Ataques sectários ‘matam 150’ na Nigéria

Nuvem de fumaça se ergue em área atingida em Kano (Reuters) Direito de imagem Reuters
Image caption Sedes de polícia foram principais alvos de ataques

Uma série de ataques coordenados na noite de sexta-feira na maior cidade do norte nigeriano, Kano, matou mais de 150 pessoas, segundo fontes no local.

Hospitais e necrotérios têm dificuldades para lidar com a grande quantidade de mortos e feridos que permanecem chegando.

As explosões destruíram prédios da polícia na cidade, que agora está sob toque de recolher de 24 horas.

O grupo fundamentalista islâmico Boko Haram assumiu o ataque, considerado seu mais violento até hoje.
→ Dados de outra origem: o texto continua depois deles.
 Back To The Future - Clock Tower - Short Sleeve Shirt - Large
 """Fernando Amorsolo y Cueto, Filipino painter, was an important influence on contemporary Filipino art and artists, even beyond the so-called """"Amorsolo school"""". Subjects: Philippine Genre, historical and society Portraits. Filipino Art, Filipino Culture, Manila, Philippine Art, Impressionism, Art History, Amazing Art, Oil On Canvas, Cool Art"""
Seu nome significa ''educação ocidental é proibida''.

A organização esteve por trás de uma série de ações violentas na região Norte da Nigéria, de população predominantemente muçulmana.

Um porta-voz do Boko Haram, Abul Qaqa, disse a jornalistas na cidade de Maiduguri, no Nordeste da Nigéria e que abriga o QG do grupo militante, que os ataques foram uma resposta à recusa das autoridades em libertar militantes da organização que estão presos.

Demora

A polícia confirmou apenas sete mortes, mas o repórter da BBC em Kano Mark Doyle diz ter contado 150 corpos no necrotério do maior hospital da cidade.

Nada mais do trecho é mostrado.